Lines before the one containing "As depicted, is" are excluded; print that line and every line after it through the end of the material below, exactly.

━━ AVAILABLE DATA ━━

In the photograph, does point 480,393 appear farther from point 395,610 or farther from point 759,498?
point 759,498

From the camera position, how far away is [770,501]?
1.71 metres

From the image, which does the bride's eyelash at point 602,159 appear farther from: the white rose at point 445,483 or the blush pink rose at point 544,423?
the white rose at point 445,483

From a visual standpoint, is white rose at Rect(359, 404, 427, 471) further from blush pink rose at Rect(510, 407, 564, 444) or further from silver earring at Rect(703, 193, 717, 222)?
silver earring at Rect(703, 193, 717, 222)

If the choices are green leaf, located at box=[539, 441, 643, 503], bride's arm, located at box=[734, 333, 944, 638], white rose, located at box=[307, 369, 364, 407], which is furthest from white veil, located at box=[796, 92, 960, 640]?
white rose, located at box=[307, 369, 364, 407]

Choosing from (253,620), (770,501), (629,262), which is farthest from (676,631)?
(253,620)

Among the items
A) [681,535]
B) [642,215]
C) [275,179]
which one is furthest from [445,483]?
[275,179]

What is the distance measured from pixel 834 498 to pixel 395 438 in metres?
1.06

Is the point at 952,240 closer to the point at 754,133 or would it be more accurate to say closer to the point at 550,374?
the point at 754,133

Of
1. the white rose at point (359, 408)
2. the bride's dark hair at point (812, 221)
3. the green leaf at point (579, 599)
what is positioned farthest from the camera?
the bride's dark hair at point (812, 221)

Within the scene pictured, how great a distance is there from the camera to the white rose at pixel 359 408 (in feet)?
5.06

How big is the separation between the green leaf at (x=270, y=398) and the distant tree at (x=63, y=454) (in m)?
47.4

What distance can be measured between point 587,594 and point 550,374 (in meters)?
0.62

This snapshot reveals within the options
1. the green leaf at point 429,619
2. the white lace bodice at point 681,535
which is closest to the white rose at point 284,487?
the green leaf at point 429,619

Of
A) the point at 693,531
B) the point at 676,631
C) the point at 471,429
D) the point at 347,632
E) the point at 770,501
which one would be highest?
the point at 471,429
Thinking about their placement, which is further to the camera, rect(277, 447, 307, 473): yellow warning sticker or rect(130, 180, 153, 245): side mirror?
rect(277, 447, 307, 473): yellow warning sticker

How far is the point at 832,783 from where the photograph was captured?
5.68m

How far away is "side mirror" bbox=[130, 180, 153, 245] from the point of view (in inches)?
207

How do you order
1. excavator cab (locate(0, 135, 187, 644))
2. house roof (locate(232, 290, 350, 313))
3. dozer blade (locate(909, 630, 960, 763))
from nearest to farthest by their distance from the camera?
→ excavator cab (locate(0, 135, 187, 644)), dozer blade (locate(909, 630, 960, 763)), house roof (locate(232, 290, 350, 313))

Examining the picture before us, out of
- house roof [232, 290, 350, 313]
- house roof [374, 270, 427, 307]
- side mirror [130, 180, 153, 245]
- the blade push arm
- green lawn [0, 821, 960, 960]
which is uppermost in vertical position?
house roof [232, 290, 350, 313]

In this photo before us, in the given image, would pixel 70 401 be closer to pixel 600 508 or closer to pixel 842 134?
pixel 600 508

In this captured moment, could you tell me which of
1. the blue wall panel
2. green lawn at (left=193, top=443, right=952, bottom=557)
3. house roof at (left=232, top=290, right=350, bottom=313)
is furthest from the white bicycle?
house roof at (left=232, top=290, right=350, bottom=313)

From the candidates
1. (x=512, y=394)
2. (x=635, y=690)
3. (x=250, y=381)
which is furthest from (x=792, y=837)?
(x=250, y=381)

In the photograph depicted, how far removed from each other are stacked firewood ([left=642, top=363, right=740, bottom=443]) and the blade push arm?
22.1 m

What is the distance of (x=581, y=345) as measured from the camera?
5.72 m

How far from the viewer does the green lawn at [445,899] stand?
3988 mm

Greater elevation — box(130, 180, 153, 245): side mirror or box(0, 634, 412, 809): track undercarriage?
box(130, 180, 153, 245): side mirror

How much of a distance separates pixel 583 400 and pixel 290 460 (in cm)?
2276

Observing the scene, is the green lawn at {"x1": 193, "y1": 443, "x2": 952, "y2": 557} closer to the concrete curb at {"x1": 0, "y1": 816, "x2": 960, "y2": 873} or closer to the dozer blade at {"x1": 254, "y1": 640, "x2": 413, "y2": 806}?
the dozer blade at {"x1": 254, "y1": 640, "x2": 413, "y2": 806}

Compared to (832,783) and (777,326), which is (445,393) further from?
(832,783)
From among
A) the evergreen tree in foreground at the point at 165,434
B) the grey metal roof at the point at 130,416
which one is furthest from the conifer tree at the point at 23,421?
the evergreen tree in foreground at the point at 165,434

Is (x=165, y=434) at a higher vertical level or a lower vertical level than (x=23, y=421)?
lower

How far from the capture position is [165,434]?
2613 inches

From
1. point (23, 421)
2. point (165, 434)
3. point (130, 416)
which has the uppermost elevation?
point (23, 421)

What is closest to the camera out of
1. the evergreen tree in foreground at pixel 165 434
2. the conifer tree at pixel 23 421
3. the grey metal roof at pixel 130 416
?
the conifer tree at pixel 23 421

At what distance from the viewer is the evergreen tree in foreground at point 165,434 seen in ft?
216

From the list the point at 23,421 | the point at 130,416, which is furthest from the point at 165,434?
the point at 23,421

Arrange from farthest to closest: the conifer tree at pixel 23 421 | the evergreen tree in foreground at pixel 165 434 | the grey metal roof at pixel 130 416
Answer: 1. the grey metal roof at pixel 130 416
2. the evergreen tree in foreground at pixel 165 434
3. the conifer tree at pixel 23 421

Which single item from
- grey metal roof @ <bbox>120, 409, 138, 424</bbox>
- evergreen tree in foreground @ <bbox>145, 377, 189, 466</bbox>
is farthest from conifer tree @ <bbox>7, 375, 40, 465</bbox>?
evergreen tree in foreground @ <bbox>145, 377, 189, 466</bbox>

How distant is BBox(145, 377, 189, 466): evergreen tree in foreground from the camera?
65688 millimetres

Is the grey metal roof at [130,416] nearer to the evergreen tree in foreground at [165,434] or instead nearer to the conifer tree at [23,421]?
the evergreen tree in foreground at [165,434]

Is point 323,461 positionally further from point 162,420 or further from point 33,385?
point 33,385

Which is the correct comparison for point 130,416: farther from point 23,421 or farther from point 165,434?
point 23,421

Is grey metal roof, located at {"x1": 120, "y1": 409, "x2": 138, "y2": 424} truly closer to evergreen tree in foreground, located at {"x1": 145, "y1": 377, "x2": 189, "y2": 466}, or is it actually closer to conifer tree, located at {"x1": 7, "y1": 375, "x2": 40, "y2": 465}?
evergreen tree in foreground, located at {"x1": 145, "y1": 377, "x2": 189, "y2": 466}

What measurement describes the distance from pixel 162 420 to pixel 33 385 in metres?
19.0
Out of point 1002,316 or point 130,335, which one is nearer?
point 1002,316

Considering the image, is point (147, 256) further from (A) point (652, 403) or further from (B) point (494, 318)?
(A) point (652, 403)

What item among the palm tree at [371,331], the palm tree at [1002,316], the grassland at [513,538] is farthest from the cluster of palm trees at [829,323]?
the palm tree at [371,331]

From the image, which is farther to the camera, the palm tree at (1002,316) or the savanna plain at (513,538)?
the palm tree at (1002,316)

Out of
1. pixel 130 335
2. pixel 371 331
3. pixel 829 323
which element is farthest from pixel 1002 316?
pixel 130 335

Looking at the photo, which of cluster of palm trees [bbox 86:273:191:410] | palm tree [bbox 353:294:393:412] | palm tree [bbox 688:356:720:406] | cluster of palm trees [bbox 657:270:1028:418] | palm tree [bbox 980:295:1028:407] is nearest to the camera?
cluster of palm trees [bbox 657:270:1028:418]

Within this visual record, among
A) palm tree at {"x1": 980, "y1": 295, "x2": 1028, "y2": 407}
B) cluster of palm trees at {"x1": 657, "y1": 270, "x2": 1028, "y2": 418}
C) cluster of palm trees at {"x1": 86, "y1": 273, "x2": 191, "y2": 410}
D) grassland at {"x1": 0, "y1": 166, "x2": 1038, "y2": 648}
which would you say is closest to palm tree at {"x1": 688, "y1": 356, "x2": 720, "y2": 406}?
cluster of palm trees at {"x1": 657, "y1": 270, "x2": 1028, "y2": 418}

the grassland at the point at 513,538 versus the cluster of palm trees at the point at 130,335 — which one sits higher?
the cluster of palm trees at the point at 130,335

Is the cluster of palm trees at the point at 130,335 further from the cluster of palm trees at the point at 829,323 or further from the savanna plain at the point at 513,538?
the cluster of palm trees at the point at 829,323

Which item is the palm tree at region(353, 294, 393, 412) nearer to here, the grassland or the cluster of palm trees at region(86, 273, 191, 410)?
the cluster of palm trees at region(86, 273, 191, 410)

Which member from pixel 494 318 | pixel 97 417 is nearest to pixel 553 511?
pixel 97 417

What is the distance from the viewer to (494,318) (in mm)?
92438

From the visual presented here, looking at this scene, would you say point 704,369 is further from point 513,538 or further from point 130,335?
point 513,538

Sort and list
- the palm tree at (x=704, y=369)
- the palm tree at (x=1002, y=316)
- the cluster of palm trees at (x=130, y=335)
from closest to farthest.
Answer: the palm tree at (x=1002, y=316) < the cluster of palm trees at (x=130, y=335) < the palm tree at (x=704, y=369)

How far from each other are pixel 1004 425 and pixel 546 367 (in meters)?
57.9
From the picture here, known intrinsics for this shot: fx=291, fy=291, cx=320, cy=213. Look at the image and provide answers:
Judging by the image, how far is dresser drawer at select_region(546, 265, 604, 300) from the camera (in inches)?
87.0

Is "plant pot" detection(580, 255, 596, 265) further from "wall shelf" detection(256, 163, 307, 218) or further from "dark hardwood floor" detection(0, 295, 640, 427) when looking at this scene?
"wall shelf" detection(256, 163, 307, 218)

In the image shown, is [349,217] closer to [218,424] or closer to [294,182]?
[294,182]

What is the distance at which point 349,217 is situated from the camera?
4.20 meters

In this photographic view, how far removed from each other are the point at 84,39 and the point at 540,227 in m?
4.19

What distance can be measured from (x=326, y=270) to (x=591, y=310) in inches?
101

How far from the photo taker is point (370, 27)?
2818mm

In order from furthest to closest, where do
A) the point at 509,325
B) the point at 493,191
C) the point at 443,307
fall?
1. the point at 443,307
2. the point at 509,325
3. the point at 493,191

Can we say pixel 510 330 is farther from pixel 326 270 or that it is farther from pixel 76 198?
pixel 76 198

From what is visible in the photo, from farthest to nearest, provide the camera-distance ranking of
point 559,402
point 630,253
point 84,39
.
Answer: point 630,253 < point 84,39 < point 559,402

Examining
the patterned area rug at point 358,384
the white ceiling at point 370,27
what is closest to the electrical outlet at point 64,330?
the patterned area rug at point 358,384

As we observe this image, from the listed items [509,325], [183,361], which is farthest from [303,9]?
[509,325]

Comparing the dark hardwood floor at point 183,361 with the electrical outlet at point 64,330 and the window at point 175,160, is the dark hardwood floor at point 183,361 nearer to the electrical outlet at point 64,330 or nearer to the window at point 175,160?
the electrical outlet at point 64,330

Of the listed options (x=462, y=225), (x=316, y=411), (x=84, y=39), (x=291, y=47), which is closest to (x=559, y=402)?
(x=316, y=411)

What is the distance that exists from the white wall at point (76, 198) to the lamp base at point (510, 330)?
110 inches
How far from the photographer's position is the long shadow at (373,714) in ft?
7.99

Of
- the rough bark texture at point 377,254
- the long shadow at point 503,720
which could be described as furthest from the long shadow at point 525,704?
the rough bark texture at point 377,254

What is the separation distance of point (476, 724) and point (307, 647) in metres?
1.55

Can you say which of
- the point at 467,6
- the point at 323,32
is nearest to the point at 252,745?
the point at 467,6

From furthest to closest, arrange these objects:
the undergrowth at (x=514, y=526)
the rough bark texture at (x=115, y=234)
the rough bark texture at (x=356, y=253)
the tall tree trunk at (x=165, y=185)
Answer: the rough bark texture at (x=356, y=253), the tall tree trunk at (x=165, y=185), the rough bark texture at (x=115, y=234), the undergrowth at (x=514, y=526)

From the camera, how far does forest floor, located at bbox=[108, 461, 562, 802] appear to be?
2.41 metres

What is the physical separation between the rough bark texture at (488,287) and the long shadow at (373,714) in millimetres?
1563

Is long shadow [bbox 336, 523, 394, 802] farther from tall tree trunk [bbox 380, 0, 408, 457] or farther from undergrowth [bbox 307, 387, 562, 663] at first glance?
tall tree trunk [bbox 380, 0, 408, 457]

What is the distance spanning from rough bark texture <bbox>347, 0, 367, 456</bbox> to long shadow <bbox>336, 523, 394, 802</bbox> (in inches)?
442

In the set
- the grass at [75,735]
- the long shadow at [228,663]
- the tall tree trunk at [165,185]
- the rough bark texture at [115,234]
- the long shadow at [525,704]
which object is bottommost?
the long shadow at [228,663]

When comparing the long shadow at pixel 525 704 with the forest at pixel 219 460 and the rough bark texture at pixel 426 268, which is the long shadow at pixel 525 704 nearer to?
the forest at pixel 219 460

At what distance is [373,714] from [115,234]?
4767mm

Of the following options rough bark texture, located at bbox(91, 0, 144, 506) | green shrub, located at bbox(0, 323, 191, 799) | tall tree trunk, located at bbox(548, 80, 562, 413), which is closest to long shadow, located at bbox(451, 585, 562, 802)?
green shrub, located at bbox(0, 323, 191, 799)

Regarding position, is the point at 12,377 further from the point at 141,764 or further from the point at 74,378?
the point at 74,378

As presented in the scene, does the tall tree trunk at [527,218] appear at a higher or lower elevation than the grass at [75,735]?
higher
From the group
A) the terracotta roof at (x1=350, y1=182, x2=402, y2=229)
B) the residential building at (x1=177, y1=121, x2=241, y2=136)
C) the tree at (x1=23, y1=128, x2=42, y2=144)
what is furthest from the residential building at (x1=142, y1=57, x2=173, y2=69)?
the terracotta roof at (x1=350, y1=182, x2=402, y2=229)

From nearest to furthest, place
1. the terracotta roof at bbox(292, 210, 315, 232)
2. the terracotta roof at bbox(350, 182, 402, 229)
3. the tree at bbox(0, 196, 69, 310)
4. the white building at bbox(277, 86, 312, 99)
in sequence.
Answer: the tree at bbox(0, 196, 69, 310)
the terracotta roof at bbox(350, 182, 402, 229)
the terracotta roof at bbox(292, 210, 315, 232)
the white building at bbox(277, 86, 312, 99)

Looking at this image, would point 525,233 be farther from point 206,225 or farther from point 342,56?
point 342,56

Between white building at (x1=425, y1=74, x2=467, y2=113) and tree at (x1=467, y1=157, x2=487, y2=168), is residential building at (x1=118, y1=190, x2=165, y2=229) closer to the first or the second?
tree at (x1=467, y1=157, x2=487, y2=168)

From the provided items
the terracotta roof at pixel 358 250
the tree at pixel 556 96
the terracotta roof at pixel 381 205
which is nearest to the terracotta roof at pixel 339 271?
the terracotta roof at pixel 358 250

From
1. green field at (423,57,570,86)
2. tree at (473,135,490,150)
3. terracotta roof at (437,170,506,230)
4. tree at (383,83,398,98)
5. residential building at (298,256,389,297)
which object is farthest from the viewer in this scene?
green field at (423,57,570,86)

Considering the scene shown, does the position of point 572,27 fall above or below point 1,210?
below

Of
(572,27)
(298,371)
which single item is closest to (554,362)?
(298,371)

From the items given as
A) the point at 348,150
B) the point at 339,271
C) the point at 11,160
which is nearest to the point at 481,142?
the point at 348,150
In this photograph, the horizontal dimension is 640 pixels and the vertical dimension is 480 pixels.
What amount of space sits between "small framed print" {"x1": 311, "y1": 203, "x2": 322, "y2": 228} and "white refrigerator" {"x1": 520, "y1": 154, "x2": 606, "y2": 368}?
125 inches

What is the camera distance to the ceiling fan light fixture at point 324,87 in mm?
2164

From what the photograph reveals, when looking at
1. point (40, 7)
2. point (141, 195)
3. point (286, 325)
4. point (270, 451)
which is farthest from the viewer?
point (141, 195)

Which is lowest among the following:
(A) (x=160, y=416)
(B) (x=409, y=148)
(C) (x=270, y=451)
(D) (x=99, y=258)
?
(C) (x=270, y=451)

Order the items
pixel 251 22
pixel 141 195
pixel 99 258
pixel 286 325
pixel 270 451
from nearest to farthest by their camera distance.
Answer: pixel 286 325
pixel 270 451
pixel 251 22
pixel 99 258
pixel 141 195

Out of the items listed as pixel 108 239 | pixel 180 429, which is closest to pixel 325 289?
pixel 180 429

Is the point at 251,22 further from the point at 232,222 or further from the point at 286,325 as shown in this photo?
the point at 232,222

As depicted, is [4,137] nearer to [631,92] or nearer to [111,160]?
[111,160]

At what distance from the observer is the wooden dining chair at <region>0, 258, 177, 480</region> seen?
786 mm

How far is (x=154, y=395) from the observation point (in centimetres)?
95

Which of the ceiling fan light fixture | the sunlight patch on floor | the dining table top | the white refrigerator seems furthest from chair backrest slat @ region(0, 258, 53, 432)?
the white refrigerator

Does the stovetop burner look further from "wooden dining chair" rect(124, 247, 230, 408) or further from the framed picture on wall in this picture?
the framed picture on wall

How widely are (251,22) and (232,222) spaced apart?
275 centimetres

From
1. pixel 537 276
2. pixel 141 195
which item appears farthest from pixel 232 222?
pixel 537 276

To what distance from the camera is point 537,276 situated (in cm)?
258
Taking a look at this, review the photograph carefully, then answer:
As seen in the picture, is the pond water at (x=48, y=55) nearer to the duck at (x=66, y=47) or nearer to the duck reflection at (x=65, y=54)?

━━━

▶ **RESULT**
As depicted, is [4,137] nearer to [631,92] or nearer to [111,160]?
[111,160]

At what distance from the observer is the wooden dining chair at <region>0, 258, 177, 480</region> seen?
786 mm

How far is (x=154, y=395) from the observation point (in centimetres)?
95

Which of the ceiling fan light fixture | the sunlight patch on floor | the dining table top | the white refrigerator seems furthest from chair backrest slat @ region(0, 258, 53, 432)?
the white refrigerator

Does the stovetop burner look further from "wooden dining chair" rect(124, 247, 230, 408) or further from the framed picture on wall in this picture?
the framed picture on wall

How widely are (251,22) and (232,222) spaced apart?
275 centimetres

From
1. pixel 537 276
2. pixel 141 195
which item appears farthest from pixel 232 222?
pixel 537 276

To what distance from the camera is point 537,276 situated (in cm)?
258
Taking a look at this, review the photograph carefully, then answer:
As seen in the picture, is the pond water at (x=48, y=55) nearer to the duck at (x=66, y=47) or nearer to the duck reflection at (x=65, y=54)?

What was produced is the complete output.